Después de una pausa, ella continuó:
—He decidido que nadie me besará hasta que yo quiera, pero me gustaría que lo intentaran para disfrutar negándome.
—La verdad es que su ignorancia sobre las cosas de la vida es absoluta —dijo él con desprecio—. Sólo sabe lo que Claire le ha dicho y ella lo ha aprendido de su hermano. Le aconsejo que deseche esos prejuicios.
—Ya sé que las cosas pueden ser mejor de lo que yo espero.

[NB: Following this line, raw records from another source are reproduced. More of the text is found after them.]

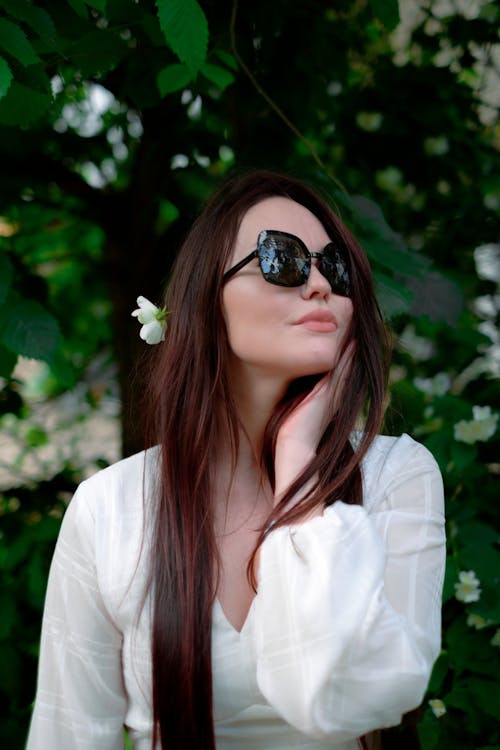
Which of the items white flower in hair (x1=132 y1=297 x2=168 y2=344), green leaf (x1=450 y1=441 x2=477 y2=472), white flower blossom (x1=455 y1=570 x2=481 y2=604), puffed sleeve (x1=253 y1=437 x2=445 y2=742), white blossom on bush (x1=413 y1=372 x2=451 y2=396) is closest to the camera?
puffed sleeve (x1=253 y1=437 x2=445 y2=742)

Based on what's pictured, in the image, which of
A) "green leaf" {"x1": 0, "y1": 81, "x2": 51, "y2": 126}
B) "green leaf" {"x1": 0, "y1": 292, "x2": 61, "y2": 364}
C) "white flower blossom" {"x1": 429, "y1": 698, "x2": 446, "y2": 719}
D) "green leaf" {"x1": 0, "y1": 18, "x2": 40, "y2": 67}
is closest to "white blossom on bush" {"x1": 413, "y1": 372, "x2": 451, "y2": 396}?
"white flower blossom" {"x1": 429, "y1": 698, "x2": 446, "y2": 719}

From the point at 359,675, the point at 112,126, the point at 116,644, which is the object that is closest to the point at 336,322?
the point at 359,675

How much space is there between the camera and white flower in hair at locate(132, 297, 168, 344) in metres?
1.62

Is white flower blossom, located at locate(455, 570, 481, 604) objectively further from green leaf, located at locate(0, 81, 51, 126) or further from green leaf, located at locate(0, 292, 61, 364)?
green leaf, located at locate(0, 81, 51, 126)

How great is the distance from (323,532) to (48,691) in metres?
0.66

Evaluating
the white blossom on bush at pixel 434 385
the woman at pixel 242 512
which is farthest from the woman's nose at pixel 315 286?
the white blossom on bush at pixel 434 385

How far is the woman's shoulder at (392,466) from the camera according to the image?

—De veras confío en que lo sean.
—¿Podré comprarme muchos vestidos nuevos?
—Todos los que quiera, ya que los pagará con su dinero.
—Quiero que los hombres me admiren por mi elegancia y, sobre todo, por lo ingeniosa que soy —dijo satisfecha.
—A mí no me ha impresionado nada de lo que ha dicho hasta ahora.
—Todavía no he tenido ocasión, pero en cuanto me adapte al ambiente, sabré ser natural.
Espero que no —dijo él—. Su naturalidad me asusta.
Se toma todo demasiado en serio —dijo ella—, por eso le dije que me parecía un viejo. Si me va a presentar en sociedad, ¡estoy decidida a ser la dama más famosa, atractiva y discutida de Londres!
—¡Eso es lo que yo me temía! —gimió el conde.
—¡Otra vez estirado y engreído! —dijo Marian con rabia.